# Are MKIV Rear Caliper Carriers the same as MKIII ?? Will they work when swaping from drum to disc ??



## 08jackrabbit (Oct 5, 2007)

Doing the alum caliper swap on the rear of my Cabby and short of buying new MKIII caliper carriers does anyone know if the MKIV carriers are the same and will work ? all the carriers from MKIII I have been finding in the yards are destroyed.


----------



## greyhare (Dec 24, 2003)

Not the same. MkIII bolt to the stub axle, MkIV bolt to the rear beam.

Look in the WTB/WTS here; someone may have a set.


----------



## 08jackrabbit (Oct 5, 2007)

Thanks man :thumbup:


----------



## OddJobb (Nov 6, 2004)

greyhare said:


> Not the same. MkIII bolt to the stub axle, MkIV bolt to the rear beam.
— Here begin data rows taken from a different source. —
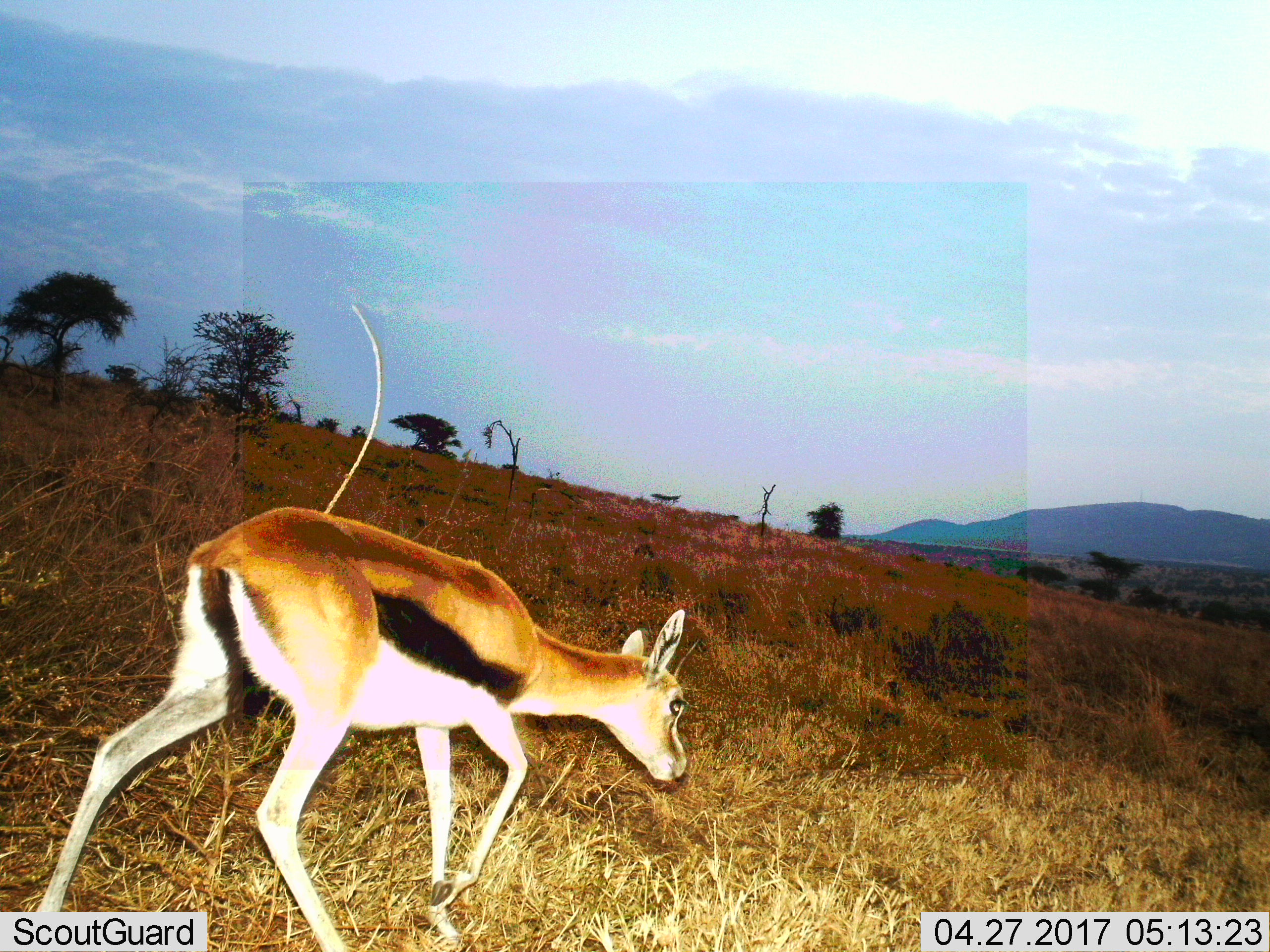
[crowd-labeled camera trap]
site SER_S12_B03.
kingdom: Animalia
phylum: Chordata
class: Mammalia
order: Artiodactyla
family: Bovidae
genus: Eudorcas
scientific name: Eudorcas thomsonii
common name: thomson's gazelle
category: gazellethomsons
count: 1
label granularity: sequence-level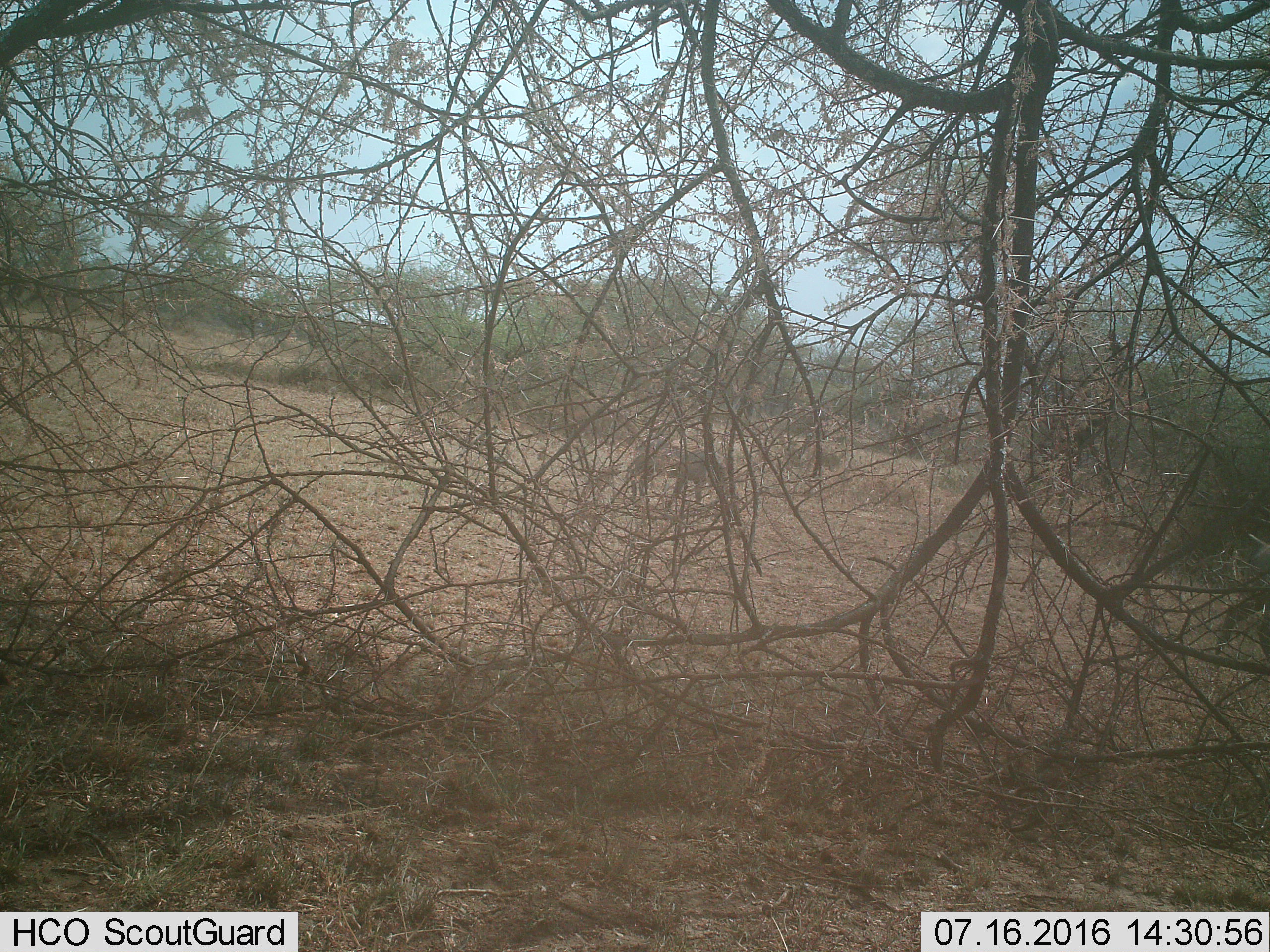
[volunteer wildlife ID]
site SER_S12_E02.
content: unidentified animal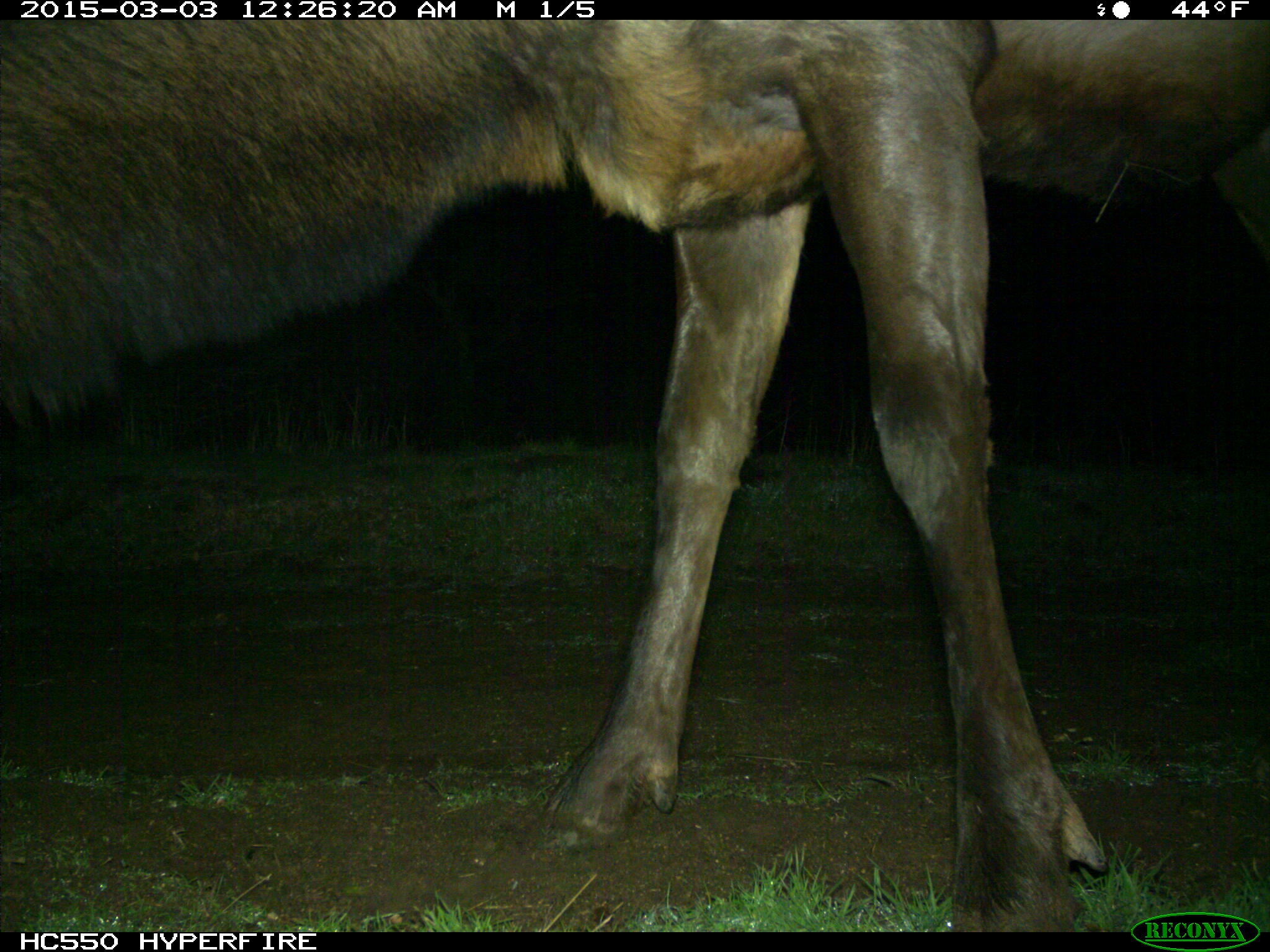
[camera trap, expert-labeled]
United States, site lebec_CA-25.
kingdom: Animalia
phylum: Chordata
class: Mammalia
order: Artiodactyla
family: Cervidae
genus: Cervus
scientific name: Cervus canadensis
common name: elk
Cervus canadensis (elk).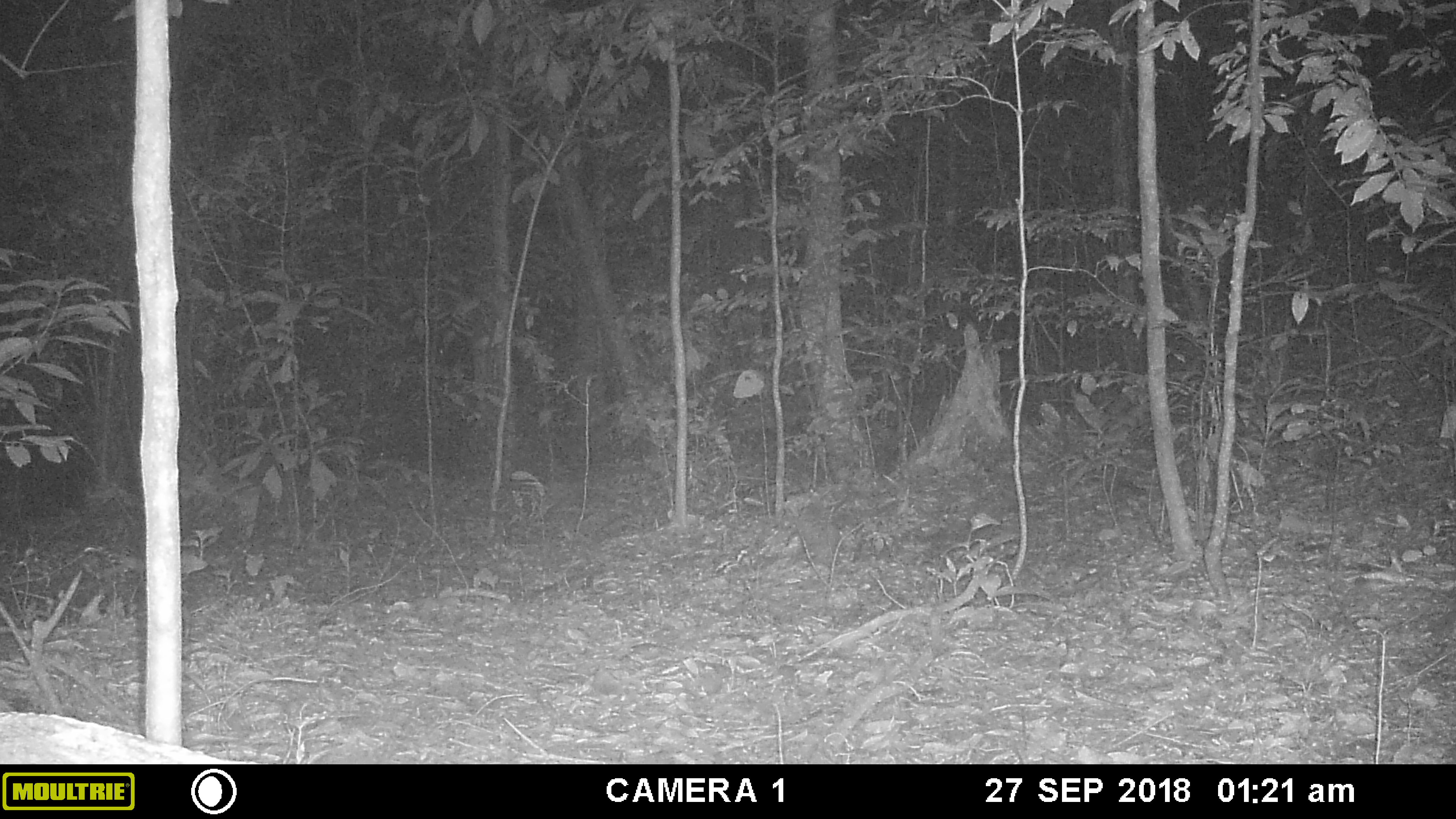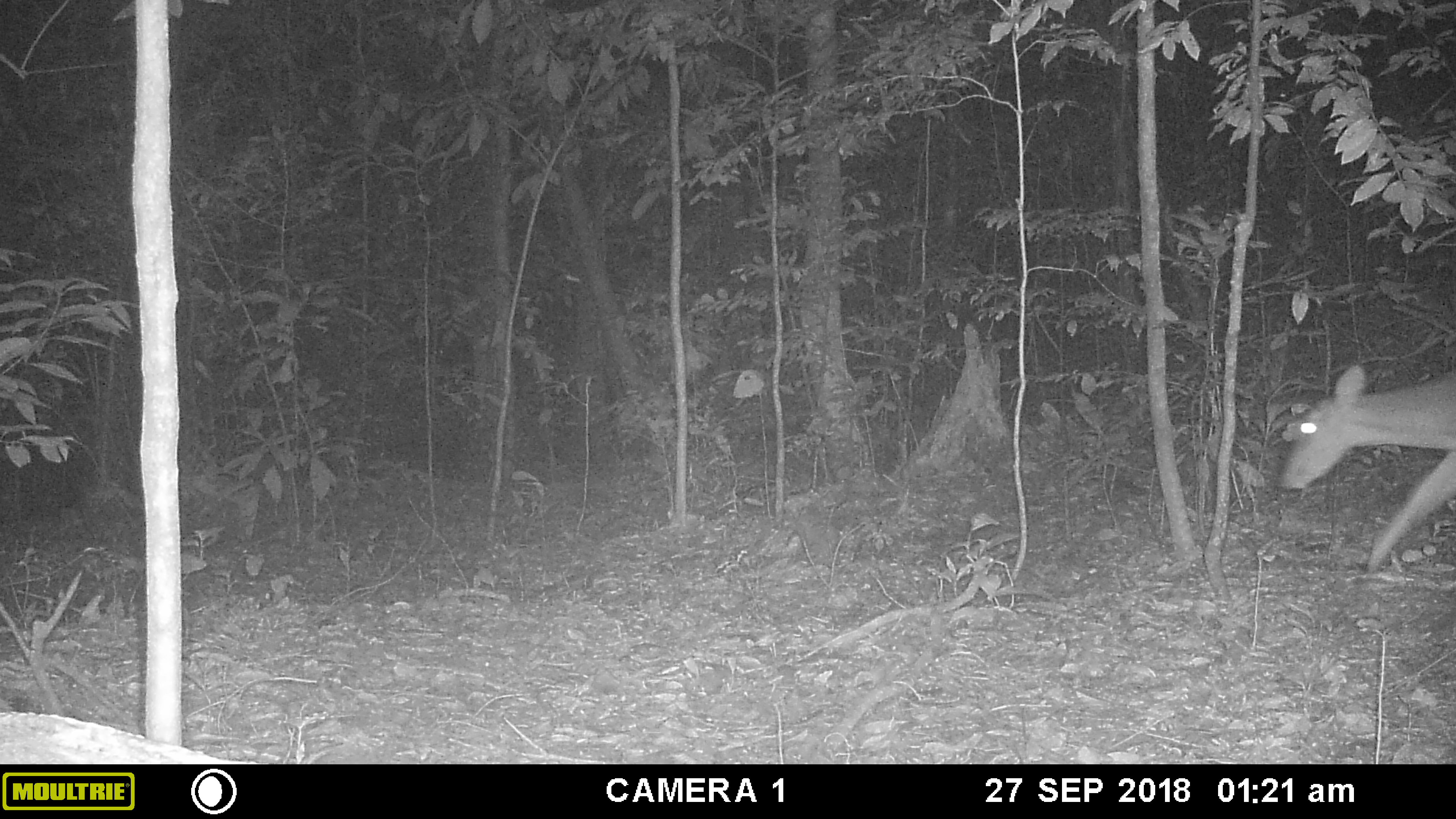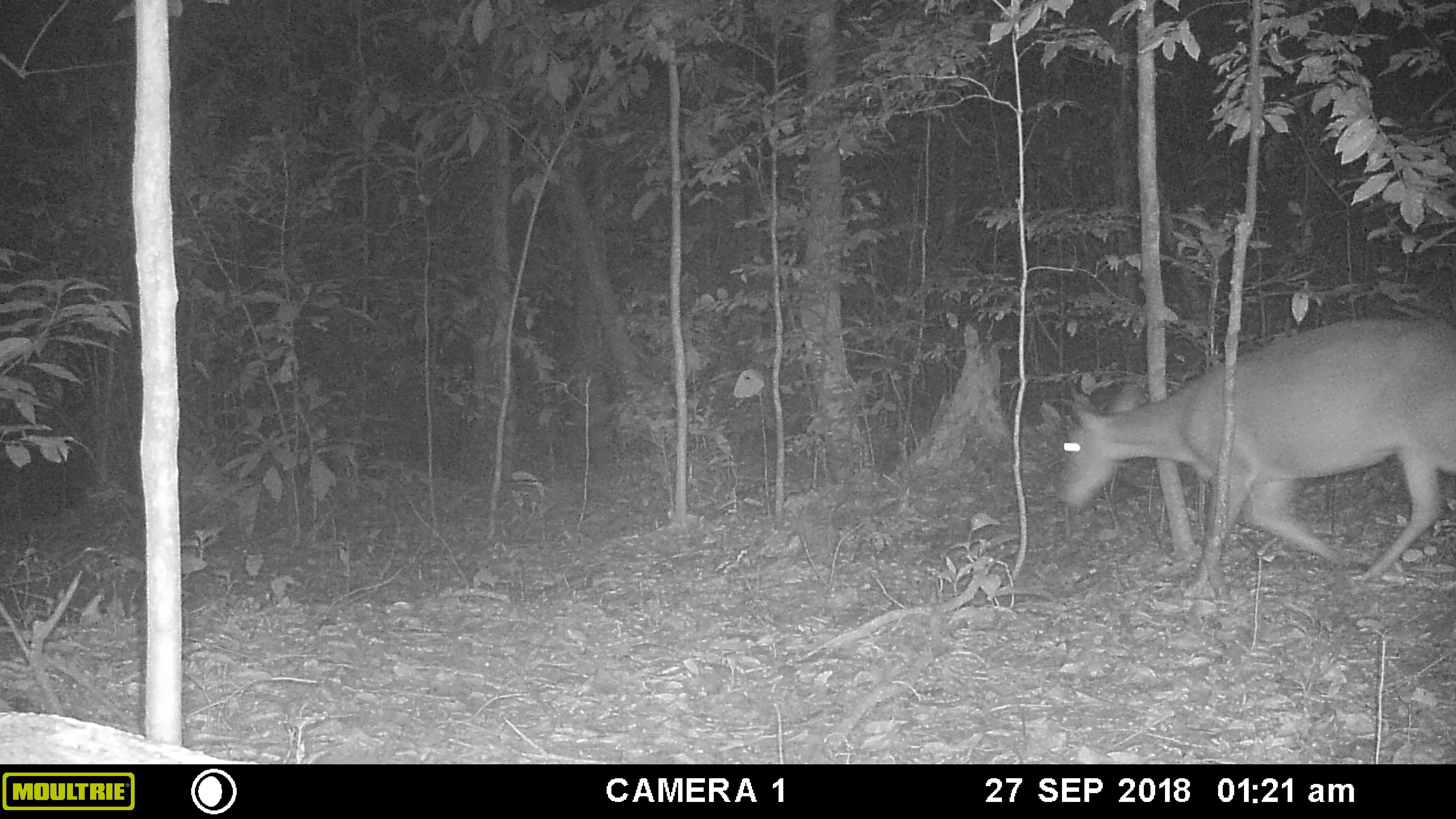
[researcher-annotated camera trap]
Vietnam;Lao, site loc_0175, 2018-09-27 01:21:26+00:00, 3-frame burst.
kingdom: Animalia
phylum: Chordata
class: Mammalia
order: Artiodactyla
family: Cervidae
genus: Muntiacus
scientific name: Muntiacus vuquangensis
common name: large-antlered muntjac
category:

Are you sure? I converted from drum to disc using the Eurospec kit from BFI, and it comes with MKIV aluminum calipers that bolt to the stub axle, not the rear beam:

http://store.blackforestindustries.com/euredico2.html

They may bolt to different places, but they may line up on both.


----------



## greyhare (Dec 24, 2003)

That kit uses MkIII carriers with MkIV calipers.


----------



## OddJobb (Nov 6, 2004)

greyhare said:


> That kit uses MkIII carriers with MkIV calipers.


D'oh! I misread the title of the post. I missed the word 'carriers'.


----------



## germancarnut51 (Mar 23, 2008)

You need to use MKIII rear caliper carriers with the MKIV rear calipers when doing the rear caliper conversion because the MKIV rear caliper carriers will not work.

You will need new hoses to connect from the calipers to the MKIII rear disc brake hardlines. You can either get the hybrid MKIV lines (steel line permentently crimped to a rubber hose, OR you need the rubber lines from a late 97 Passat or an earlier 98 Passat. These are the only ones that are right length with the right fittings on the ends. I got mine from europartsdirect.com on sale for about $9-$10 each.

Out here in SoCal, rear caliper carriers in good shape are readily available in the self-service salvage yards for about $4-$6 each (I take it that you're someplace that MKIIIs rust...).


----------



## 08jackrabbit (Oct 5, 2007)

germancarnut51 said:


> You need to use MKIII rear caliper carriers with the MKIV rear calipers when doing the rear caliper conversion because the MKIV rear caliper carriers will not work.
> 
> You will need new hoses to connect from the calipers to the MKIII rear disc brake hardlines. You can either get the hybrid MKIV lines (steel line permentently crimped to a rubber hose, OR you need the rubber lines from a late 97 Passat or an earlier 98 Passat. These are the only ones that are right length with the right fittings on the ends. I got mine from europartsdirect.com on sale for about $9-$10 each.
> 
> Out here in SoCal, rear caliper carriers in good shape are readily available in the self-service salvage yards for about $4-$6 each (I take it that you're someplace that MKIIIs rust...).


hahaha yea you could say that ... in Pa. I ended up buying the caliper carriers from German Auto Parts. I want to do stainless steel brake lines too and they have the conversion lines for $50.... not to bad


----------